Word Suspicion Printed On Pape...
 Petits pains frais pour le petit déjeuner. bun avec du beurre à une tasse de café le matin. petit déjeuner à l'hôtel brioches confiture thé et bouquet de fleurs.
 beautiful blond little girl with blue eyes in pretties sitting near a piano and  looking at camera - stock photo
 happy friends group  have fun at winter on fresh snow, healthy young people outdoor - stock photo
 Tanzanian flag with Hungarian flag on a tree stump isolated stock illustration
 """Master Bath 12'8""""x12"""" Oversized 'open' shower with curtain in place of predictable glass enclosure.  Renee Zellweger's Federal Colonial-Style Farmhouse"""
+---+
What you have to do: Provide an exact copy of all the material.

Reply:
Word Suspicion Printed On Pape...
 Petits pains frais pour le petit déjeuner. bun avec du beurre à une tasse de café le matin. petit déjeuner à l'hôtel brioches confiture thé et bouquet de fleurs.
 beautiful blond little girl with blue eyes in pretties sitting near a piano and  looking at camera - stock photo
 happy friends group  have fun at winter on fresh snow, healthy young people outdoor - stock photo
 Tanzanian flag with Hungarian flag on a tree stump isolated stock illustration
 """Master Bath 12'8""""x12"""" Oversized 'open' shower with curtain in place of predictable glass enclosure.  Renee Zellweger's Federal Colonial-Style Farmhouse"""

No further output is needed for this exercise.